## [Excerpt to read]

----

I spent a week in Israel and the West Bank meeting Palestinian Christians and Messianic Jews who are pastors, youth leaders, YMCA leaders, tour guides, lawyers, and students. Many of them aren’t professional peace activists, but all of them, from what I could tell, take seriously Jesus’ Sermon on the Mount and strive to embody his proclamation that “blessed are the peacemakers, for they will be called children of God” (Matt. 5:9).

The problem is, I spoke to about two dozen individuals about what peacemaking means and got almost two dozen different answers. That’s the Israel-Palestine conundrum: Generally speaking, for Jews, “peace” means Israel’s lasting security and protection; it means crushing Hamas, even at the cost of significant human casualties. For Palestinians, “peace” means a restoration of land and dignity that they lost after the founding of the State of Israel. It means fighting for equal rights and freedoms, which for many includes supporting Hamas, also at the cost of significant human casualties.

----

## [Information supplied]
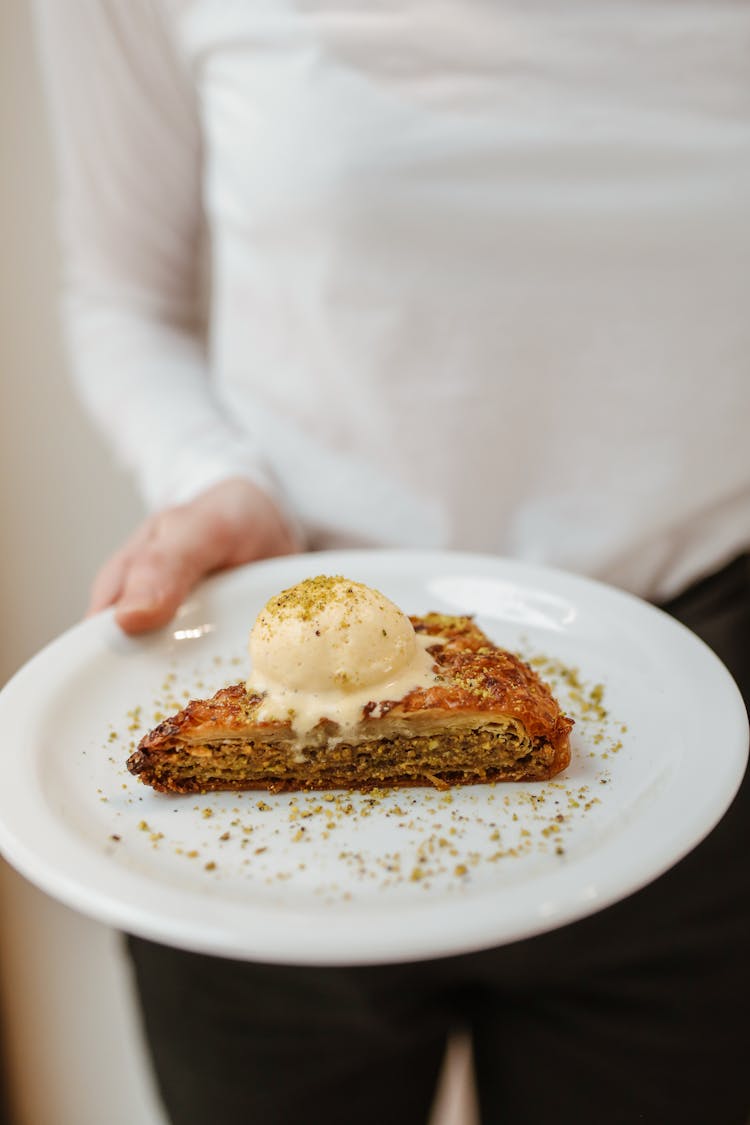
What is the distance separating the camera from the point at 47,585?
2.61m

----

## [Parts of the exercise]
1: Copy the passage on peacemaking word for word, from "The problem is, I" up to and including "also at the cost of significant human casualties.".
2: Summarize the passage on peacemaking in three sentences.

## [Answers to the tasks]
1:
The problem is, I spoke to about two dozen individuals about what peacemaking means and got almost two dozen different answers. That’s the Israel-Palestine conundrum: Generally speaking, for Jews, “peace” means Israel’s lasting security and protection; it means crushing Hamas, even at the cost of significant human casualties. For Palestinians, “peace” means a restoration of land and dignity that they lost after the founding of the State of Israel. It means fighting for equal rights and freedoms, which for many includes supporting Hamas, also at the cost of significant human casualties.

2: The writer spent a week in Israel and the West Bank meeting Palestinian Christians and Messianic Jews who take seriously Jesus' Sermon on the Mount and try to live out its blessing on peacemakers. About two dozen of them gave almost two dozen different answers about what peacemaking means. The writer calls this the Israel-Palestine conundrum: generally, for Jews peace means Israel's lasting security, even through crushing Hamas, while for Palestinians it means restoring lost land and dignity and fighting for equal rights, which for many includes supporting Hamas.